____ QUOTED TEXT

Planning your cluster

Before making any changes to your cluster's configuration, review the requirements and recommendations for CockroachDB Dedicated clusters.

Cluster configuration

A single-node cluster is only appropriate for single-region application development and testing. For single-region production deployments, we recommend a minimum of 3 nodes. The number of nodes you choose also affects your storage capacity and performance. See the Example for more information.

Some of a CockroachDB Dedicated cluster's provisioned RAM is used for system overhead factors such as filesystem cache and sidecars, so the full amount of memory may not be available to the cluster's workloads.

CockroachDB Dedicated clusters use three Availability Zones (AZs). For balanced data distribution and best performance, we recommend using a number of nodes that is a multiple of 3 (for example, 3, 6, or 9 nodes per region).

Note:

You cannot scale a multi-node cluster down to a single-node cluster. If you need to scale down to a single-node cluster, back up your cluster and restore it into a new single-node cluster.

CockroachDB Dedicated advanced

You should choose CockroachDB Dedicated advanced if your cluster needs access to all features required for PCI readiness. CockroachDB Dedicated advanced clusters have all the features of CockroachDB Dedicated standard clusters plus these security features.

Multi-region clusters

Multi-region CockroachDB Dedicated clusters must contain at least three regions to ensure that data replicated across regions can survive the loss of one region. For example, this applies to internal system data that is important for overall cluster operations as well as tables with the GLOBAL table locality or the REGIONAL BY TABLE table locality and REGION survival goal.

Each region of a multi-region cluster must contain at least 3 nodes to ensure that data located entirely in a region can survive the loss of one node in that region. For example, this applies to tables with the REGIONAL BY ROW table locality. We recommend you use the same number of nodes in each region of your cluster for best performance and stability.

You can have a maximum of 9 regions per cluster through the Console. If you need to add more regions, contact us.

Cluster scaling

When scaling up your cluster, it is generally more effective to increase node size up to 16 vCPUs before adding more nodes. For example, if you have a 3 node cluster with 2 vCPUs per node, consider scaling up to 8 vCPUs before adding a fourth node. For most production applications, we recommend at least 4 to 8 vCPUs per node.

We recommend you add or remove nodes from a cluster when the cluster isn't experiencing heavy traffic. Adding or removing nodes incurs a non-trivial amount of load on the cluster and takes about 30 minutes per region. Changing the cluster configuration during times of heavy traffic can result in degraded application performance or longer times for node modifications. Before removing nodes from a cluster, ensure that the reduced disk space will be sufficient for the existing and anticipated data. Before removing regions from a cluster, be aware that access to the database from that region will no longer be as fast.

________

### YOUR INSTRUCTIONS
Put this sentence from the cluster planning text into Spanish: "You cannot scale a multi-node cluster down to a single-node cluster."

____ DATA SECTION

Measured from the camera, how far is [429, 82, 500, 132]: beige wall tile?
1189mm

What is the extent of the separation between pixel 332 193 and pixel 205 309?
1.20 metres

________

### RESULT BELOW
No se puede reducir un clúster de varios nodos a un clúster de un solo nodo.